▸ ЗАДАНИЯ:
#1 Перечислите все источники, в контексте которых, согласно статье о романе «Город в долине», очерк «Три дня в Ельце» рассказывает о прошлом и настоящем города Бунина.
#2 Выведите дословно фрагмент статьи о романе «Город в долине» от слов «Примерно в середине» до слов «названием всего романа.» включительно.

Навигатор Макушинский

Алексей Макушинский. Город в долине. — «Знамя», 2012, № 5, 6.

Два года назад в журнале «Знамя» (2010, № 3) появился очерк Алексея Макушинского «Три дня в Ельце», рассказывающий о прошлом и настоящем города Бунина в контексте истории Карамзина, летописей XIV века, дневников Пришвина, елецких газет 1919 года и записей Эрнста Юнгера. Ветвящуюся повесть пронизывала ностальгия по неслучившемуся, по жизни, которая могла быть. Очерк оказался истоком романа «Город в долине».

Роман открывается воспоминанием о том, как двое приятелей — протагонист, носящий имя автора, и будущий главный герой повествования Двигубский — с первой до последней встречи «обращались друг к другу на „вы”: вы, Двигубский, вы, Макушинский... Это выканье , в его двадцать один год, в мои девятнадцать, было, конечно, игрою — и, конечно, формой протеста против пролетарского панибратства, со всех сторон окружавшего нас», — поясняет автор. Нота малочисленного сопротивления коммунальной советской пошлости, когда она — со всех сторон, а они — на состоящем из двоих островке, устанавливает ценностную иерархию текста. В этой иерархии брежневская Москва есть продолжение Москвы сталинской с ее вавилонской или древнеегипетской природой, которую еще в 1922 году угадал Мандельштам. В венках из каменных колосьев или в сводах метро рассказчик видит «пустячок пирамид» [7] — призрак величия, питающегося «унижением и ничтожеством» [8] человека. Бесчеловечность реальной или «социальной архитектуры» [9] обусловливает безобразие больших и малых ее составляющих: от домов «потомственных интеллигентов», пахнущих «потом, помойкой, парашей», до вокзальной кассирши, в глазах которой «читается одно-единственное, зато заветнейшее желание» — чтобы все тревожащие ее пассажиры «вот сейчас, сию минуту, в мученьях подохли».

Примерно в середине романа мы узнаем о видении, не оставляющем Двигубского: всадник, который с вершины холма долго и пристально смотрит вниз, на город в долине. Из этого видения вырастает повесть, которую пишет Двигубский. Ее название становится названием всего романа.

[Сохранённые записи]
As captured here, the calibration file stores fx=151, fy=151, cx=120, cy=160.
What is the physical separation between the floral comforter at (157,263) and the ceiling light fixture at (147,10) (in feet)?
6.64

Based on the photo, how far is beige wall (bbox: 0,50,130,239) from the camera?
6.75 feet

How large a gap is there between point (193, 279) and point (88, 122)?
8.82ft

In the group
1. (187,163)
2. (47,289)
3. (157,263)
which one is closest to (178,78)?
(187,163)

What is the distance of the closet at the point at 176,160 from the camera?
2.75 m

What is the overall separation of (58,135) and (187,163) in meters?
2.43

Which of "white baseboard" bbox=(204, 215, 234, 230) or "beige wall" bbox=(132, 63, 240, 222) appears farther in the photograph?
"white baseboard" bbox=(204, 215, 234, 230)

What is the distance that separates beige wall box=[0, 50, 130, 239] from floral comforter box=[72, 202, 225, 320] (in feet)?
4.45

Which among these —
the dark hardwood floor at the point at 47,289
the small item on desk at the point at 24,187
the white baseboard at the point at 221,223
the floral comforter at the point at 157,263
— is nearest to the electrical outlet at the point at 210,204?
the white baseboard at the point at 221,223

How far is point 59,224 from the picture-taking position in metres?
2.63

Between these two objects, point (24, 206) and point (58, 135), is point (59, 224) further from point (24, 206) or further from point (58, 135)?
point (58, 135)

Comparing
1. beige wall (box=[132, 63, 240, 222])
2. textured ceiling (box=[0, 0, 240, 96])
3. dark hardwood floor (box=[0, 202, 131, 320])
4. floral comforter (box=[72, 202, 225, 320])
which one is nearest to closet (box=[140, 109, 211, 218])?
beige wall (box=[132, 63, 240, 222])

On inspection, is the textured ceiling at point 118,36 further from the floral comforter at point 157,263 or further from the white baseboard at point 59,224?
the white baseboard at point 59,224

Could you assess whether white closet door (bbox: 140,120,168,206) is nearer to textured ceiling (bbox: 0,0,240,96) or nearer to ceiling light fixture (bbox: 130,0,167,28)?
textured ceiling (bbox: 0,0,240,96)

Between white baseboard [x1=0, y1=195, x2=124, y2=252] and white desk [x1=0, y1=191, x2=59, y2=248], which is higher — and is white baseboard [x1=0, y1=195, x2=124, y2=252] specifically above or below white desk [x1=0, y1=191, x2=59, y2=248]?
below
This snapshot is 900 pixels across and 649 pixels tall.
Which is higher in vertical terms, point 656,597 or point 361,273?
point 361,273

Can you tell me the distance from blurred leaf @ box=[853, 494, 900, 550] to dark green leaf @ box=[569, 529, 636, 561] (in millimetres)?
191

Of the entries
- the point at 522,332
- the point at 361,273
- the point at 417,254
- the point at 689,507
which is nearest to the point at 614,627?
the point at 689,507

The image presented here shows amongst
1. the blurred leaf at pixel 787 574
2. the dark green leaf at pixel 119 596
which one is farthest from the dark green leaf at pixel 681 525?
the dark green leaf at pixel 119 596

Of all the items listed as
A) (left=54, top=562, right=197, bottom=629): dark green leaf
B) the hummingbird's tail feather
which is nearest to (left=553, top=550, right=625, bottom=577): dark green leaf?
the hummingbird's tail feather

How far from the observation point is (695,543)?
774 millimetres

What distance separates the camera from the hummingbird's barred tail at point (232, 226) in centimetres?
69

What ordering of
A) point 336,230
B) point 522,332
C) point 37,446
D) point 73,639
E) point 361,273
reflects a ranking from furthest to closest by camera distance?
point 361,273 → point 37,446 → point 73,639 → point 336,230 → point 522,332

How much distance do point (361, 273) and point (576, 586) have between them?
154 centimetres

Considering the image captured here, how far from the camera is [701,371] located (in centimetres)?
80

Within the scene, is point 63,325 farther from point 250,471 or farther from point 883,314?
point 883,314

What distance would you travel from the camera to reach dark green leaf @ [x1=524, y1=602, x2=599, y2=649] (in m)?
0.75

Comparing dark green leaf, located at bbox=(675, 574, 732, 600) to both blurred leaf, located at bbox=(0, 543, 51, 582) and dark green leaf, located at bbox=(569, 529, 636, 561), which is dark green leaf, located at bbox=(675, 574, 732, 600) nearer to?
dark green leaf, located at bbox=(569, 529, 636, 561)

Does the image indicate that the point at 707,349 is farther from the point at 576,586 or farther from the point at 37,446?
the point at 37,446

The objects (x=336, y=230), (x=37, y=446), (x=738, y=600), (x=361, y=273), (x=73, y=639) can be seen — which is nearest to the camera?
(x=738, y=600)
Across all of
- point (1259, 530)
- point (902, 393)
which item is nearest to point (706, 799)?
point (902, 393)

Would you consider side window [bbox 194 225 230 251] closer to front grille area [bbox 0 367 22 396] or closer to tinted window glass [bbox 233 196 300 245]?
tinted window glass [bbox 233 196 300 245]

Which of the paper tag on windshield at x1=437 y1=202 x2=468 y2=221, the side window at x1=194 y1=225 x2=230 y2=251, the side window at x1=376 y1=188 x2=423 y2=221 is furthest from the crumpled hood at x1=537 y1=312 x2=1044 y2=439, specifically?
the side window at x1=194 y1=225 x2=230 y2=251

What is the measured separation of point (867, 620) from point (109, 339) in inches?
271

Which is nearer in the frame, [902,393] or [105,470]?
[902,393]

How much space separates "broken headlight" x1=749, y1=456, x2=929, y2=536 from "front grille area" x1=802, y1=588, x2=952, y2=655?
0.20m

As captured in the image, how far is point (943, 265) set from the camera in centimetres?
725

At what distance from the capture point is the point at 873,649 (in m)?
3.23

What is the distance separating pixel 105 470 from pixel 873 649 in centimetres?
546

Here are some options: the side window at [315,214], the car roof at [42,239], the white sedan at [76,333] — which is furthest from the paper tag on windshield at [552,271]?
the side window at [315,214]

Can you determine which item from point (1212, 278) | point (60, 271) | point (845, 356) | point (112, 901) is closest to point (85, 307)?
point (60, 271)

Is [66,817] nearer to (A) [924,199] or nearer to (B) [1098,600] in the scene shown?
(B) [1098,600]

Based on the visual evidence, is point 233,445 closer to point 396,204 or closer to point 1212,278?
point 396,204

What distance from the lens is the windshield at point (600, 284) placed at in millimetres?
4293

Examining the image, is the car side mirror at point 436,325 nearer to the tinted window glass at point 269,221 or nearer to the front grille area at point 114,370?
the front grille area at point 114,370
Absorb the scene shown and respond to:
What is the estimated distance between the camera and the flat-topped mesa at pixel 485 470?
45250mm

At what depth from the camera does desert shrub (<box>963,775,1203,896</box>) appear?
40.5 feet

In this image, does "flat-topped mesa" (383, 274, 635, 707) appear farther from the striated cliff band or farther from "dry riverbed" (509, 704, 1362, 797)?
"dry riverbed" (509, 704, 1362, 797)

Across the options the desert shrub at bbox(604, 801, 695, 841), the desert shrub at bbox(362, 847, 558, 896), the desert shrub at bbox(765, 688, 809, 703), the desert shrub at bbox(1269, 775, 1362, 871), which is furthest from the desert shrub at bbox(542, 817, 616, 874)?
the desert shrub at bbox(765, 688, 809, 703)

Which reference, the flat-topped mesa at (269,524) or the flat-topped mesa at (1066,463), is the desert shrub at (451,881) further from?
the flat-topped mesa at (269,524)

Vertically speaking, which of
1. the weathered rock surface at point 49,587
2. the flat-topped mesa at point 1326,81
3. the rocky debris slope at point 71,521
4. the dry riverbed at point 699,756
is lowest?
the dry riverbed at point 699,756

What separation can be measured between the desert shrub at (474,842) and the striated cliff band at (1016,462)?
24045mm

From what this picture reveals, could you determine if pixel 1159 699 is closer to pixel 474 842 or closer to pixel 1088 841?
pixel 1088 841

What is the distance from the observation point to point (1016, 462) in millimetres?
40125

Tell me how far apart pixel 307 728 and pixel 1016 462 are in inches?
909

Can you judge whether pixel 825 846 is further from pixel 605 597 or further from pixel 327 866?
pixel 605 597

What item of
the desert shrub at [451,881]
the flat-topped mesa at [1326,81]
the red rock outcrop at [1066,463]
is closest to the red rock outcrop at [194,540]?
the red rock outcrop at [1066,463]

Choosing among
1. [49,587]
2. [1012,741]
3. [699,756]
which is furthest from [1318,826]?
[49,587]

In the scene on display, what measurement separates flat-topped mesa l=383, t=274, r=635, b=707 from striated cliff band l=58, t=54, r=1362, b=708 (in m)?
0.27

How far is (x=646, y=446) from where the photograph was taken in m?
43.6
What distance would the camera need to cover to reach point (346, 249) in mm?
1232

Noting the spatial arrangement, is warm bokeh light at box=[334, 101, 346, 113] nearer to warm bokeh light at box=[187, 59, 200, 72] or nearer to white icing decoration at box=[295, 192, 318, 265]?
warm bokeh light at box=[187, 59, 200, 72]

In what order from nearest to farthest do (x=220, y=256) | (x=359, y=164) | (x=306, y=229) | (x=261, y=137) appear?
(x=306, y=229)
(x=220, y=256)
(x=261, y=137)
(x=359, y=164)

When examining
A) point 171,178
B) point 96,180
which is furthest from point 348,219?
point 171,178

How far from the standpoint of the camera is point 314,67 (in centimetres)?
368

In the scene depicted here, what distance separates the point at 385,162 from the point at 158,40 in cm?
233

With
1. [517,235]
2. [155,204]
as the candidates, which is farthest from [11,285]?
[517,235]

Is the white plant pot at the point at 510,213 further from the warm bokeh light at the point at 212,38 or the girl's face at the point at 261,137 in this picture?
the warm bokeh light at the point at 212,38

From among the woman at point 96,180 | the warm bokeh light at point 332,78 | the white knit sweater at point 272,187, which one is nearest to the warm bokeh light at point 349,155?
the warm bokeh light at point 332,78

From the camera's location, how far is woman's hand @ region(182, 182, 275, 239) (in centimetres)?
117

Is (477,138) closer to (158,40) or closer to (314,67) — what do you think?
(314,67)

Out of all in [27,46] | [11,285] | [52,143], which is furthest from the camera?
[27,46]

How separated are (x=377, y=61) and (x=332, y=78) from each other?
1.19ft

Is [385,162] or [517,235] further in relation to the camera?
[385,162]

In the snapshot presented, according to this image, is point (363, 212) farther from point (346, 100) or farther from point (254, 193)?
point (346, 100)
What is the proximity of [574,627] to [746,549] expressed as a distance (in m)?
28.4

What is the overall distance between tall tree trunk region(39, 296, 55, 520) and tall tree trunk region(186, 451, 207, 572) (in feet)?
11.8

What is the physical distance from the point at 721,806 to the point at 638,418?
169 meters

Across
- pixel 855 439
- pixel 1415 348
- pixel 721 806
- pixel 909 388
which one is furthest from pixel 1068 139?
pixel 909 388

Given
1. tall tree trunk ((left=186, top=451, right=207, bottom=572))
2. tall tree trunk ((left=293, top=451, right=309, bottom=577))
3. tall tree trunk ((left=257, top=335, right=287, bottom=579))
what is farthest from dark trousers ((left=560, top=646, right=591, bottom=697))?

▸ РЕЗУЛЬТАТЫ:
#1
- история Карамзина
- летописи XIV века
- дневники Пришвина
- елецкие газеты 1919 года
- записи Эрнста Юнгера

#2
Примерно в середине романа мы узнаем о видении, не оставляющем Двигубского: всадник, который с вершины холма долго и пристально смотрит вниз, на город в долине. Из этого видения вырастает повесть, которую пишет Двигубский. Ее название становится названием всего романа.